--- Task directions ---
Please write out the whole listing that follows exactly; the pictures stay out.

--- Available data ---
──────────

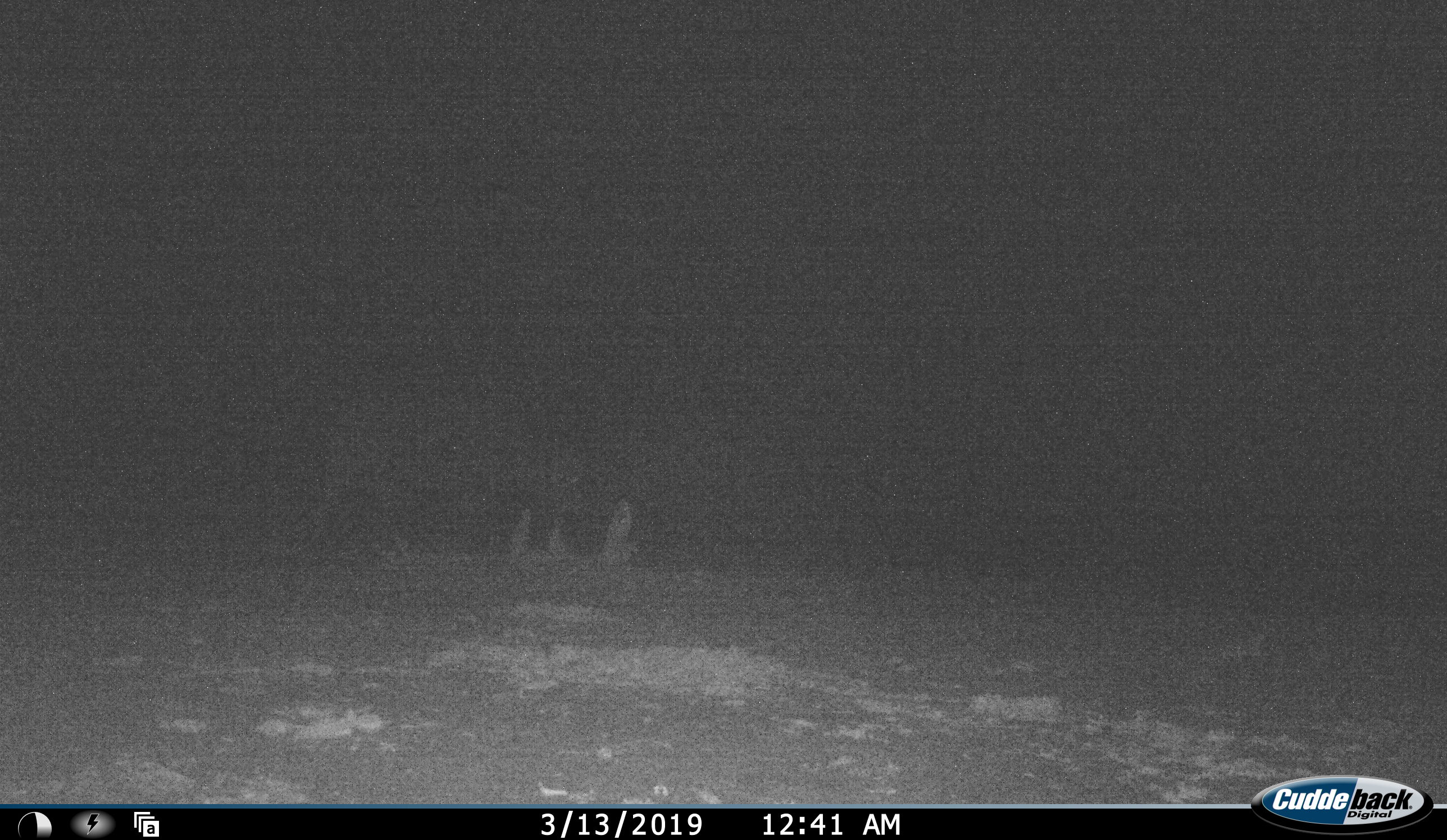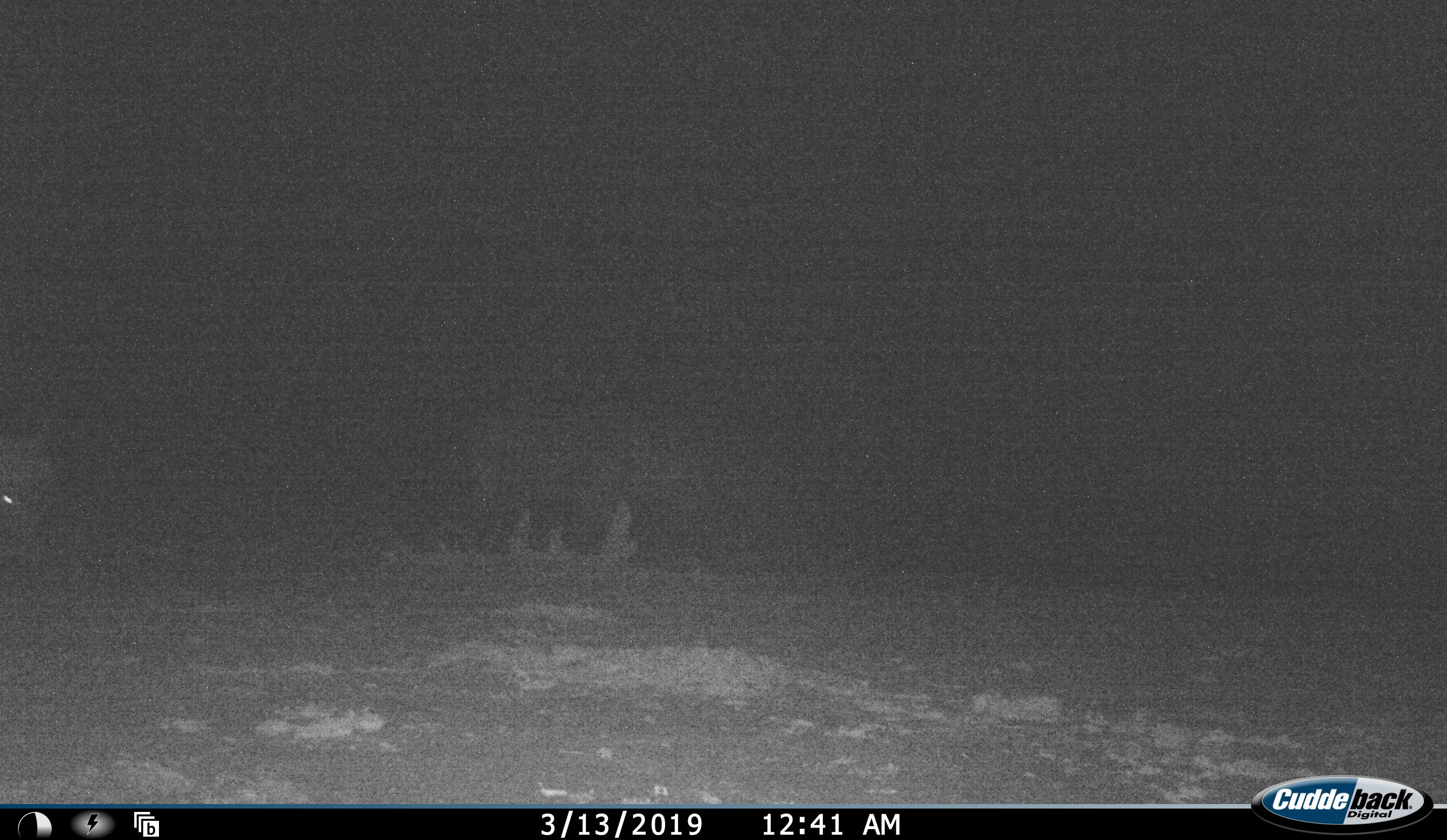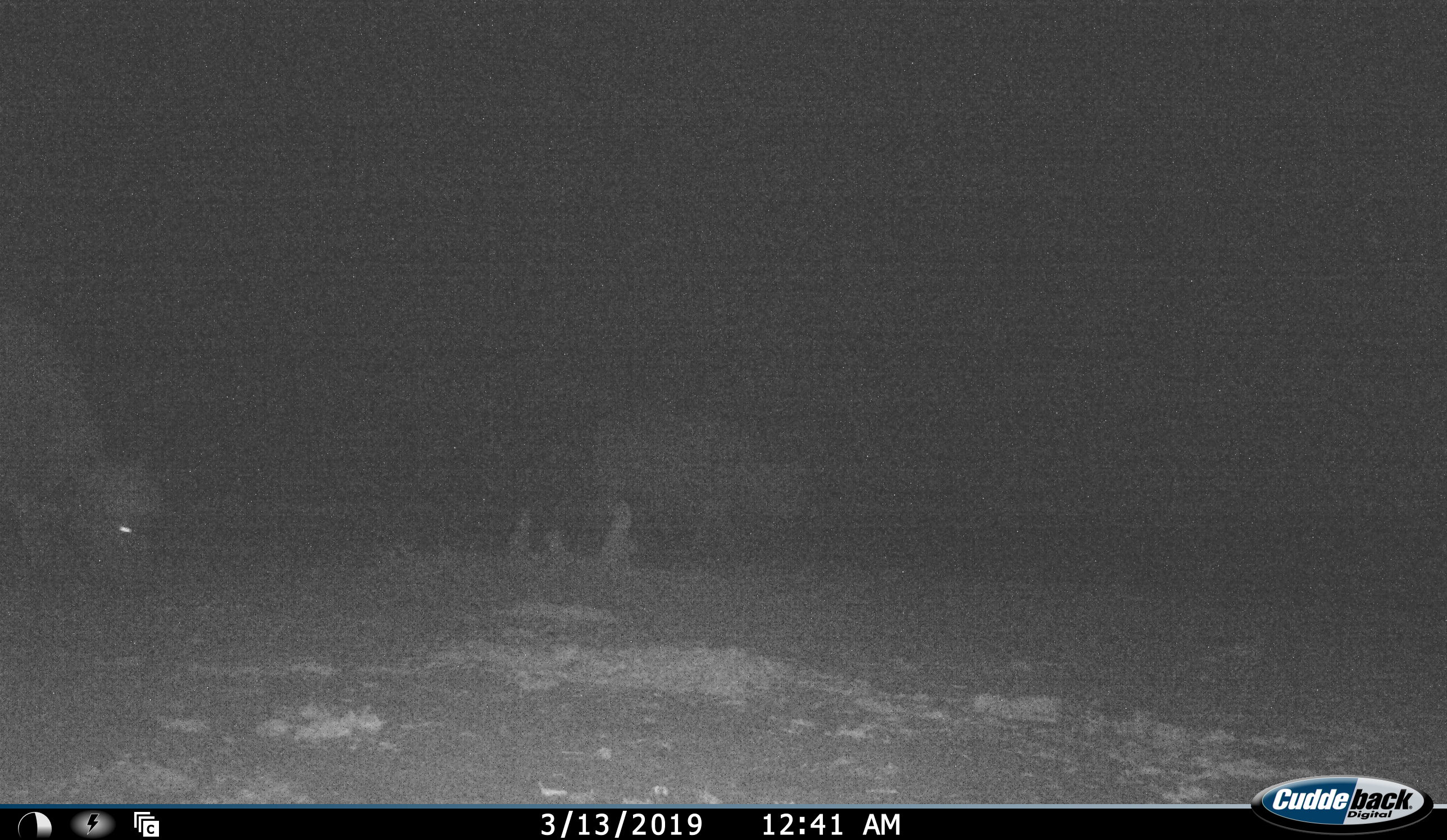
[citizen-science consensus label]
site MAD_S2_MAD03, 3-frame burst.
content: unidentified animal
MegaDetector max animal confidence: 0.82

──────────

--- Task response ---
[citizen-science consensus label]
site MAD_S2_MAD03, 3-frame burst.
content: unidentified animal
MegaDetector max animal confidence: 0.82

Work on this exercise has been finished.